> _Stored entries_
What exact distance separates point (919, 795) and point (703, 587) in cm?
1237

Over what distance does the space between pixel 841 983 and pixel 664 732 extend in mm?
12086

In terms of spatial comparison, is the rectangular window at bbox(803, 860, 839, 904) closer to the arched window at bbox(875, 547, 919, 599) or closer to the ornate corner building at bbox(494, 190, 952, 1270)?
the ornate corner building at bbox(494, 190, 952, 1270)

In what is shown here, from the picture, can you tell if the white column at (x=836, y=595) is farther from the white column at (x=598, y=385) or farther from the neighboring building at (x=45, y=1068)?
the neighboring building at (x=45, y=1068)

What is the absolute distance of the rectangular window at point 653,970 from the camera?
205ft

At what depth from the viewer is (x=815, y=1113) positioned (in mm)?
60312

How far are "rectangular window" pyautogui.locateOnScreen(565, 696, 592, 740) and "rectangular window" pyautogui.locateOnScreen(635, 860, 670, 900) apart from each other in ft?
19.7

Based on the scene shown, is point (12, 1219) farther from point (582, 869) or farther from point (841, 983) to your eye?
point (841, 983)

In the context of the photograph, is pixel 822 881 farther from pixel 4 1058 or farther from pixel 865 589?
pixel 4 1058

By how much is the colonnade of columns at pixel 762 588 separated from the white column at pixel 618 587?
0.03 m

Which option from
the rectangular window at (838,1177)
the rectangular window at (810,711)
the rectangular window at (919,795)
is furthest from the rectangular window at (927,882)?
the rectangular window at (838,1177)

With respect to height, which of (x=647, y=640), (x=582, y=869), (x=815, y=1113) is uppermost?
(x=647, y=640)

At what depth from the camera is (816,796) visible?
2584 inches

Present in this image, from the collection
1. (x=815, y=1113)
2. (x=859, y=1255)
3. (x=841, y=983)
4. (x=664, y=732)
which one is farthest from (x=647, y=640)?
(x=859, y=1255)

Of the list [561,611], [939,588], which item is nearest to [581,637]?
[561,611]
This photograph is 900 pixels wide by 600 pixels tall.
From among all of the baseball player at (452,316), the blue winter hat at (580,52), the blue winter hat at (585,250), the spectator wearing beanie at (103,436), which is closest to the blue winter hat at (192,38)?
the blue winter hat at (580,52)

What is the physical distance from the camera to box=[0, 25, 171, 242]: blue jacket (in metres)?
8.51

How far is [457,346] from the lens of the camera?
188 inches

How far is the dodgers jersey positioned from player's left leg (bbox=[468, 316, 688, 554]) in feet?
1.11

> _DIRECTIVE_
Turn the stored entries above into a Markdown table with two columns, "Row" and "Line." Put each nonblank line in its own row, and leave out the blank lines.

> _OUTPUT BELOW_
| Row | Line |
|---|---|
| 1 | What exact distance separates point (919, 795) and point (703, 587) in cm? |
| 2 | 1237 |
| 3 | Over what distance does the space between pixel 841 983 and pixel 664 732 extend in mm? |
| 4 | 12086 |
| 5 | In terms of spatial comparison, is the rectangular window at bbox(803, 860, 839, 904) closer to the arched window at bbox(875, 547, 919, 599) or closer to the ornate corner building at bbox(494, 190, 952, 1270)? |
| 6 | the ornate corner building at bbox(494, 190, 952, 1270) |
| 7 | In what is shown here, from the picture, can you tell if the white column at (x=836, y=595) is farther from the white column at (x=598, y=385) or farther from the neighboring building at (x=45, y=1068)? |
| 8 | the neighboring building at (x=45, y=1068) |
| 9 | What is the absolute distance of the rectangular window at point 653,970 from the camera? |
| 10 | 205ft |
| 11 | At what depth from the viewer is (x=815, y=1113) positioned (in mm)? |
| 12 | 60312 |
| 13 | How far are "rectangular window" pyautogui.locateOnScreen(565, 696, 592, 740) and "rectangular window" pyautogui.locateOnScreen(635, 860, 670, 900) apart from each other in ft? |
| 14 | 19.7 |
| 15 | Based on the scene shown, is point (12, 1219) farther from point (582, 869) or farther from point (841, 983) to your eye? |
| 16 | point (841, 983) |
| 17 | In the context of the photograph, is pixel 822 881 farther from pixel 4 1058 or farther from pixel 865 589? |
| 18 | pixel 4 1058 |
| 19 | By how much is the colonnade of columns at pixel 762 588 separated from the white column at pixel 618 587? |
| 20 | 0.03 m |
| 21 | Which option from |
| 22 | the rectangular window at (838,1177) |
| 23 | the rectangular window at (810,711) |
| 24 | the rectangular window at (919,795) |
| 25 | is furthest from the rectangular window at (927,882)? |
| 26 | the rectangular window at (838,1177) |
| 27 | With respect to height, which of (x=647, y=640), (x=582, y=869), (x=815, y=1113) is uppermost? |
| 28 | (x=647, y=640) |
| 29 | At what depth from the camera is (816,796) visible? |
| 30 | 2584 inches |
| 31 | Present in this image, from the collection |
| 32 | 1. (x=815, y=1113) |
| 33 | 2. (x=859, y=1255) |
| 34 | 3. (x=841, y=983) |
| 35 | 4. (x=664, y=732) |
| 36 | which one is farthest from (x=647, y=640)? |
| 37 | (x=859, y=1255) |
| 38 | Of the list [561,611], [939,588], which item is nearest to [581,637]? |
| 39 | [561,611] |
| 40 | This photograph is 900 pixels wide by 600 pixels tall. |
| 41 | From among all of the baseball player at (452,316), the blue winter hat at (580,52), the blue winter hat at (585,250), the spectator wearing beanie at (103,436), which is closest to the blue winter hat at (192,38)? |
| 42 | the blue winter hat at (580,52) |
| 43 | What is the physical distance from the camera to box=[0, 25, 171, 242]: blue jacket (in metres)? |
| 44 | 8.51 |
| 45 | How far is [457,346] from the lens of the camera? |
| 46 | 188 inches |
| 47 | How far is the dodgers jersey positioned from player's left leg (bbox=[468, 316, 688, 554]) in feet? |
| 48 | 1.11 |